In honor of “Loveuary” (thank you Hallmark Channel), I have a strand of red and pink felt hearts hanging across my mantle.  It’s festive and appeals to the romantic in me.  The realist in me, however, looks at those hearts and reminds me that love is way more than meets the eye; easy to idealize, harder to live into.  Major buzzkill.  But, it’s the truth, and we’re all better served dealing in truth than we are fantasy.

The thing is, fantasies are so much more exhilarating.  They sweep us off our feet and fulfill all our needs and wants…without ever having to say a word.  There’s no discomfort, disappointment, or struggle.  Heaven!  Inevitably, though, the bubble bursts and hearts break.  Understandably, that’s not the part of the story anyone likes to hear - especially when riding high on notions of love conquering all.  Speaking of which…

Valentine’s Day messages tend to be as light and airy as the cupcakes that accompany them.  There’s nothing wrong with delighting in the doe-eyed side of love, but there is a disservice in perpetuating an idea about it that stops and starts with being the peanut butter to someone’s jelly.  Of course, as kids, it’s all fun and games.  As adults, though, we owe it to ourselves to get real about the business of love.  Like it or not, believe it or not, love requires more than a feeling to grow.  

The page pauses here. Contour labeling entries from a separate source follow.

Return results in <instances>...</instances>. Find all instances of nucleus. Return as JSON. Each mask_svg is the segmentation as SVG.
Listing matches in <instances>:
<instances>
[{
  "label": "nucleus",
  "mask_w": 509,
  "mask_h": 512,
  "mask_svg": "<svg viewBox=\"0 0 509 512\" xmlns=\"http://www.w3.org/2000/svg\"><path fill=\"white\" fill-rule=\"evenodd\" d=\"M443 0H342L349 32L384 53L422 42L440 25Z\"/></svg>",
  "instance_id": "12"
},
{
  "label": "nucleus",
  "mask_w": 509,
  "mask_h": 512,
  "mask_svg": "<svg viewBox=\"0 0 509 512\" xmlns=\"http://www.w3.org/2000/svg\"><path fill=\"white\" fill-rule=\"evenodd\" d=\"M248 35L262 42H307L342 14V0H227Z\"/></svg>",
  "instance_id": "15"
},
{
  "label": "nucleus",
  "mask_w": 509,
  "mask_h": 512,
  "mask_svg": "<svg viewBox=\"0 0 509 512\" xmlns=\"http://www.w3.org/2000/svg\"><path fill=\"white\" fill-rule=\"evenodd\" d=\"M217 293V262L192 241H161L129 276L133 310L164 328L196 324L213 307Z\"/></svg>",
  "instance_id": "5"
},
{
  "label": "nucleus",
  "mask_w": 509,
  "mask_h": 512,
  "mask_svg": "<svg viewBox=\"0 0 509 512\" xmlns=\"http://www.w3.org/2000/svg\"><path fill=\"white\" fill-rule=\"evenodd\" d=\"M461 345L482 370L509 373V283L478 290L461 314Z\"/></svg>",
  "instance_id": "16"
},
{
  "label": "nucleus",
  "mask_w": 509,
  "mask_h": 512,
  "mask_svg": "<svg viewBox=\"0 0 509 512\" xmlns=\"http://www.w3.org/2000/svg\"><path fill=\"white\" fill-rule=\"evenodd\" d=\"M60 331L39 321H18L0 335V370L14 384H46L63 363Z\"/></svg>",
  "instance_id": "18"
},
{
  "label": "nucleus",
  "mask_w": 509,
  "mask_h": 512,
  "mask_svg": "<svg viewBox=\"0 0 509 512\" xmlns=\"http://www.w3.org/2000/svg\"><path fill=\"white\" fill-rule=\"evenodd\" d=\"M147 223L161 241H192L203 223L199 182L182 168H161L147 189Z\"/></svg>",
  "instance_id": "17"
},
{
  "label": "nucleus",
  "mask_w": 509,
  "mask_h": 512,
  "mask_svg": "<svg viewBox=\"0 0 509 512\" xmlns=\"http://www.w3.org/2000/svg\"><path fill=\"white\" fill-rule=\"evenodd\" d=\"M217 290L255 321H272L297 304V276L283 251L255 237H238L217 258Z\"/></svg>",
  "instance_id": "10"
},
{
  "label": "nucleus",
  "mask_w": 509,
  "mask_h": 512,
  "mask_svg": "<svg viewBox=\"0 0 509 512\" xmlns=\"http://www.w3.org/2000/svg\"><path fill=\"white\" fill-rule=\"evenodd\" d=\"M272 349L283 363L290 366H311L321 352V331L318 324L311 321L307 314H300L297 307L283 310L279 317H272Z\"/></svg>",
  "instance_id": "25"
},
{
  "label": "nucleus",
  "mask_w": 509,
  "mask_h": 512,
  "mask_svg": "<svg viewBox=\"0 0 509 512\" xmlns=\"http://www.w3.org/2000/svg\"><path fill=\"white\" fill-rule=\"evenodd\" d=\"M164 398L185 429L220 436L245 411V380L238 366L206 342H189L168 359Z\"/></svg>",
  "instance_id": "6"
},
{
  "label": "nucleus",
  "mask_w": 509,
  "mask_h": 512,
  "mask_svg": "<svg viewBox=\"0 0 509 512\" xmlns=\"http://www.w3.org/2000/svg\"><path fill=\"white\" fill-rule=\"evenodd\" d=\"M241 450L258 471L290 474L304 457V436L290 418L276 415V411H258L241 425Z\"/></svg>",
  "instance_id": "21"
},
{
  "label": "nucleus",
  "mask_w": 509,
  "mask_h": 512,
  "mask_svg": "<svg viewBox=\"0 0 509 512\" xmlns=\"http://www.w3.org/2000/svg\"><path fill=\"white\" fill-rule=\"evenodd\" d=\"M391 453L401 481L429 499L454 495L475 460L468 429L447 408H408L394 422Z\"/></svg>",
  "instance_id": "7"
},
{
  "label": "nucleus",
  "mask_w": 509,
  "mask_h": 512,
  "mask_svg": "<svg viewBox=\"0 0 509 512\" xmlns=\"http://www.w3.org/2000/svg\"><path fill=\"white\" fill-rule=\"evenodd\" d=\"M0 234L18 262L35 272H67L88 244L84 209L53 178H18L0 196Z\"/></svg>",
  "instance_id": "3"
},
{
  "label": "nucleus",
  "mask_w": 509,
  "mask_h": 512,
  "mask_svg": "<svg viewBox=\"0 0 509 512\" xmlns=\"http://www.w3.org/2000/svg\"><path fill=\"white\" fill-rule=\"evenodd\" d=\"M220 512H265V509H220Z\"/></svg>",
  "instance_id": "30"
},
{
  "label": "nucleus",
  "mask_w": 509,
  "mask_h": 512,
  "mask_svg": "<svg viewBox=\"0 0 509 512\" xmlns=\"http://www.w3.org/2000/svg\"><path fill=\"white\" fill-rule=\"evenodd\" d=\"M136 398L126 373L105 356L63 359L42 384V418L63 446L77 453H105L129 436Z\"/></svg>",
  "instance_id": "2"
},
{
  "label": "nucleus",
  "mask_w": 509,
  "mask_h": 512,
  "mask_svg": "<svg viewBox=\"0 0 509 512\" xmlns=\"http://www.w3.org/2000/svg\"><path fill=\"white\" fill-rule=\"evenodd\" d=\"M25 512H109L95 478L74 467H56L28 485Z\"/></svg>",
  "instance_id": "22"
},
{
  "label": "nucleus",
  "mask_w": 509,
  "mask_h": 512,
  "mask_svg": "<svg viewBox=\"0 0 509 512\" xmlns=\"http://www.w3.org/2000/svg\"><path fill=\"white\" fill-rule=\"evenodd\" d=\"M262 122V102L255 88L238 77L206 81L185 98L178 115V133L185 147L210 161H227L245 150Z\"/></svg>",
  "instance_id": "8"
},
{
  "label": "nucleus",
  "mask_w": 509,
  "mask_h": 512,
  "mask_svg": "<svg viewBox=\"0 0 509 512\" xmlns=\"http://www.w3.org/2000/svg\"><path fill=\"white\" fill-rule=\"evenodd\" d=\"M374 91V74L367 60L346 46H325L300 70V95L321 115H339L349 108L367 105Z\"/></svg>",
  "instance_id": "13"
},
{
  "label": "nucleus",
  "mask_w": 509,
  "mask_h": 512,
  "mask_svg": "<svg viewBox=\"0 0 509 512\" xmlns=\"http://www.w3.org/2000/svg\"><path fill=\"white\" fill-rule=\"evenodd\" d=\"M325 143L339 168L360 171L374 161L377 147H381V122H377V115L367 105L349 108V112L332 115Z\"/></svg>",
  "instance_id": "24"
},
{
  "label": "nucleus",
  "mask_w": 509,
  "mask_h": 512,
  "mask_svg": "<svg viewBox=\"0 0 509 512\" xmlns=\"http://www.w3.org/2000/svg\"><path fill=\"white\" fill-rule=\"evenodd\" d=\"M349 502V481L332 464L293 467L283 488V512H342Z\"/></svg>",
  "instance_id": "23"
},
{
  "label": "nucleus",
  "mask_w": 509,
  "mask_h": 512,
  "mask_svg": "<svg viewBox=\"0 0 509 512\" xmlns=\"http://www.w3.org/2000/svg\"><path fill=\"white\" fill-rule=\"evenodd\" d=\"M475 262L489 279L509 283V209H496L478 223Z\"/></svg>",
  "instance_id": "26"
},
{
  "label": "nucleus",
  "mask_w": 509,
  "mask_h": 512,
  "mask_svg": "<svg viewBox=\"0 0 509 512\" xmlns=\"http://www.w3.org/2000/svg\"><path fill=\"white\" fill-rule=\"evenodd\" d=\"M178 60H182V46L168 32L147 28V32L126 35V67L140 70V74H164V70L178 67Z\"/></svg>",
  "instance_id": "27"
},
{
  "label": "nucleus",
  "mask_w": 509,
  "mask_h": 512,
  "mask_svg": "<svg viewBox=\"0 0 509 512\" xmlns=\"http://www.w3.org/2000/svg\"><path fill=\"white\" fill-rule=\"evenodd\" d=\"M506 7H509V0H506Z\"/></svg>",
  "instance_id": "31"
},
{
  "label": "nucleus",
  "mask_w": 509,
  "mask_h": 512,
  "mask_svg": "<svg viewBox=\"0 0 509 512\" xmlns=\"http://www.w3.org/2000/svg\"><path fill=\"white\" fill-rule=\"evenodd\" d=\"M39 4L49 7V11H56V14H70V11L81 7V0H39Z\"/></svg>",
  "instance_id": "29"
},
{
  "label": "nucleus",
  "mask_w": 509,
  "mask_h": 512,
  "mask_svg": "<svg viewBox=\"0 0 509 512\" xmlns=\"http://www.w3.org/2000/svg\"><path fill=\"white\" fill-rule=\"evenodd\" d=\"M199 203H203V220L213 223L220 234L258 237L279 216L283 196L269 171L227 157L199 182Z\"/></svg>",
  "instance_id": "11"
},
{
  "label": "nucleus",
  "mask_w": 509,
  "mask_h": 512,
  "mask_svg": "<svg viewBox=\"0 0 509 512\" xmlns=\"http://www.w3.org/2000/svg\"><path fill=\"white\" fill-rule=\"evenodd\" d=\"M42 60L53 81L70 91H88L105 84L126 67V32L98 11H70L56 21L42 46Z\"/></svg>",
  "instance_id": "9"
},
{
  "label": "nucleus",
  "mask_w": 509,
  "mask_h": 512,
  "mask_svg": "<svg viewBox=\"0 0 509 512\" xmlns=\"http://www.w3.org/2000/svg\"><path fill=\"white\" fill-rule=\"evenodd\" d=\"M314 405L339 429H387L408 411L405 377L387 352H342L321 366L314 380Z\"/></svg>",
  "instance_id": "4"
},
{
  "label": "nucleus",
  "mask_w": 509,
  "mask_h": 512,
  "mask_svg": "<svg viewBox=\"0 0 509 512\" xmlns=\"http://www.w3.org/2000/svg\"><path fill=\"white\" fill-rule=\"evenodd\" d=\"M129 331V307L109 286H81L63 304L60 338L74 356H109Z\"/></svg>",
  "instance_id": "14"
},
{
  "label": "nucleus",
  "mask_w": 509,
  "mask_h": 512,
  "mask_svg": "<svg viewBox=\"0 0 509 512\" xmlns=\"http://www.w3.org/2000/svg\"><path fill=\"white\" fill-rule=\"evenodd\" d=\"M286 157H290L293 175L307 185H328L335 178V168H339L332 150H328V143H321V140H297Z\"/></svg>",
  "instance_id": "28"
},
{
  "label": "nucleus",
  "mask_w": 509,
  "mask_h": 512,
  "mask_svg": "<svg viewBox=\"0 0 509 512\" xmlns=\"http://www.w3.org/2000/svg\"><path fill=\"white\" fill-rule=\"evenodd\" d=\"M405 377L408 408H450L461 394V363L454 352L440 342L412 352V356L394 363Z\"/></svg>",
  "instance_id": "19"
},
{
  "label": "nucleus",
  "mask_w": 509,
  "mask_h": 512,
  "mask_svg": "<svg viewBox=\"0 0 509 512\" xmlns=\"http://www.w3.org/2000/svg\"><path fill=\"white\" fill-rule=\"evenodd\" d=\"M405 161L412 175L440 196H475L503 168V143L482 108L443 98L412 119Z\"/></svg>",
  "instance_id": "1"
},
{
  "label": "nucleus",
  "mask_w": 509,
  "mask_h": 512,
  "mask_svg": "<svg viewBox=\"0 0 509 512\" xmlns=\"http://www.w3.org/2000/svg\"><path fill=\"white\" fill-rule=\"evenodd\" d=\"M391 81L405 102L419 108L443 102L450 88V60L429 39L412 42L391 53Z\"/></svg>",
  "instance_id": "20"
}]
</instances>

Perhaps if we talked more about what it takes to sustain love, we’d be better stewards of it.  Imagine conversation hearts conveying elevated messages like these:

Love has nothing to do with what you are expecting to get - only with what you are expecting to give - which is everything.
(Katherine Hepburn)
The real work of relationships is not occasional, or even daily: it is minute-to-minute.
(Terry Real)
Love does not dominate; it cultivates.
(Johann Wolfgang Van Goethe)
The responsibility of love: to keep another’s heart safe.
(Bridgett Devoue)
Love rests on two pillars: surrender and autonomy.  Our need for togetherness exists alongside our need for separateness.
(Esther Perel)

Granted, not quite as catchy as “I love you to-ma-toes”.  But, they are important reminders of love’s bottom line: it’s hard work.  If you think it’s anything less, put down the chocolate, turn off the movie, and tell your sweet, innocent younger Self to take a deep breath and be brave.  The best love stories start there.